== Segment start ==

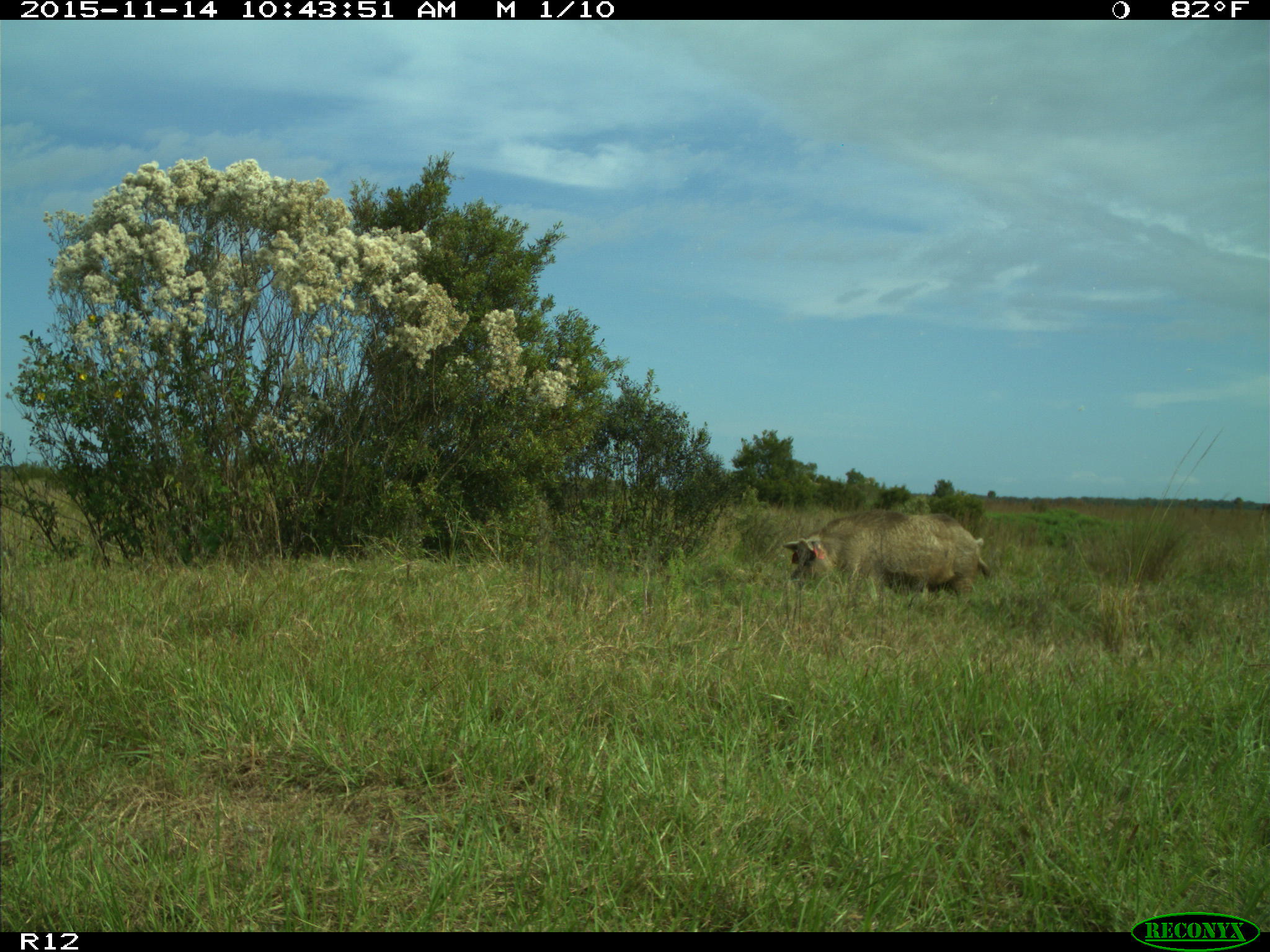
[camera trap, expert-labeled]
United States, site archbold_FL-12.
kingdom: Animalia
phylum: Chordata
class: Mammalia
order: Artiodactyla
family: Suidae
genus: Sus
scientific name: Sus scrofa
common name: wild boar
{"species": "Sus scrofa (wild boar)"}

== Segment end ==

Work to be completed: Retype the whole listing word for word. Skip the pictures.

Answer section:
[camera trap, expert-labeled]
United States, site archbold_FL-12.
kingdom: Animalia
phylum: Chordata
class: Mammalia
order: Artiodactyla
family: Suidae
genus: Sus
scientific name: Sus scrofa
common name: wild boar
{"species": "Sus scrofa (wild boar)"}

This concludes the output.